A friend alerted me that one of her favorite New York stage companies, the Irish Repertory Theatre, was sharing with its patrons a special Zoom production of Molly Sweeney, a 1994 play by Irish playwright Brian Friel. This production, by an award-winning dramatist who’s been called the Irish Chekhov, is a far cry from the bits of song and storytelling that have been passing as theatre on my iPad of late. It’s a full two-act play, but one superbly suited to the odd-ball medium we’re all using in the era of COVID-19, because it’s entirely made up of monologues. There are a total of three characters: Molly, her husband, and the doctor who restores her sight after forty-some years of blindness. They trade off narrating her story, one that starts with joy and ends in great sadness. Because in many ways this is a play about isolation, the fact that the three characters are filmed in separate venues makes all the dramatic sense in the world. Bravo to a company dedicated to preserving and presenting the work of Ireland’s many dramatic masters.

That production of Molly Sweeney, which starred Geraldine Hughes and two talented actors, was performed on a limited schedule for a limited audience. But on YouTube, anything goes, including Broadway performers (and Broadway wannabes) performing—from their separate spaces—selections from famous musical numbers, like the opening scene from A Chorus Line. Sometimes they aspire to be timely, like this hilarious Covid-inspired version of “The Cell Block Tango” (renamed the Zoom Block Tango) from Chicago. 

In a more serious vein, the ever inventive Spike Lee—filmmaker extraordinaire—has compiled a breathtaking three-minute inematic paean to his home town. To the upbeat strains of Frank Sinatra singing “New York New York,”  he gives us a tour of all the boroughs, emphasizing the charm of their landmarks (skyscrapers, brownstones, bridges, Broadway) along with the fragile beauty of springtime blossoms. It’s only gradually that we glean the fact that the streets of Manhattan, Brooklyn, and Queens are nearly bare, rather than teaming with life. Yes, Lee shows us that the city that doesn’t sleep has become something of a ghost town.
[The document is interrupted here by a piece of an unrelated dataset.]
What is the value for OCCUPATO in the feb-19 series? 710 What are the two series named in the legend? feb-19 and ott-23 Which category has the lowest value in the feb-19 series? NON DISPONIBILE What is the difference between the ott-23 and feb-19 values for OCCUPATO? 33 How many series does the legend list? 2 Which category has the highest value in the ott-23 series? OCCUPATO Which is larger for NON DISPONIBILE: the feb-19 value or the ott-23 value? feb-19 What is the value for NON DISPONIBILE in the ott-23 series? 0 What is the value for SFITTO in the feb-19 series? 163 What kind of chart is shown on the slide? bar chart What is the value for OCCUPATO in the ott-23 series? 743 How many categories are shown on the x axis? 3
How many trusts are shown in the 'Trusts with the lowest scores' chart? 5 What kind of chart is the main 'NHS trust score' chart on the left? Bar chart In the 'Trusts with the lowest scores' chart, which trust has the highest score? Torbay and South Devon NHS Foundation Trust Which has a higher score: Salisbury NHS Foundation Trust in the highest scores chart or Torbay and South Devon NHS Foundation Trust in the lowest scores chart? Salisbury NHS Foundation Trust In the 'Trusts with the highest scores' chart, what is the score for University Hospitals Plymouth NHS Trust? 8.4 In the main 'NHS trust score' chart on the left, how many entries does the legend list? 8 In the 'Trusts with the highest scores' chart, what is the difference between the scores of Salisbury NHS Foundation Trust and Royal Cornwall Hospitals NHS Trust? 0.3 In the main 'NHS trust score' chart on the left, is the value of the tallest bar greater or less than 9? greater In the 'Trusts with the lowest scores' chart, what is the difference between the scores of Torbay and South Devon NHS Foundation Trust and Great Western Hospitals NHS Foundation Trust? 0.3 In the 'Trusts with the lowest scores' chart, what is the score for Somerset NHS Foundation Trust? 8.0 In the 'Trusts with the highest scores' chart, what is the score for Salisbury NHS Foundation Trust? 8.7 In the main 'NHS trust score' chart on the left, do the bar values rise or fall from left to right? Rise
The usual New York traffic jams are no more. Taxis have been replaced by ambulances speeding toward hospitals, where heroes in masks and gloves whisk desperate bodies into intensive care. Central Park is crammed full of medical tents for COVID sufferers, and a hospital ship is moored just offshore. It’s a poignant view of a town that has starred in hundreds (maybe thousands) of films as a place of optimism, romance, and upward mobility.(See, for instance, Woody Allen’s Manhattan.) But through it all Sinatra’s voice resonates with its signature insouciance. You can take it as irony. But the Sinatra tune also seems to suggest that New York will once again rise from the ashes. And if we can survive the pandemic there, we’ll make it anywhere.

I  love the fact that Lee wears his heart on his sleeve, and that he shares his love for New York City with us all

With thanks to Beth Phillips, Hilary Bienstock Grayver, and Susan Henry for sharing too.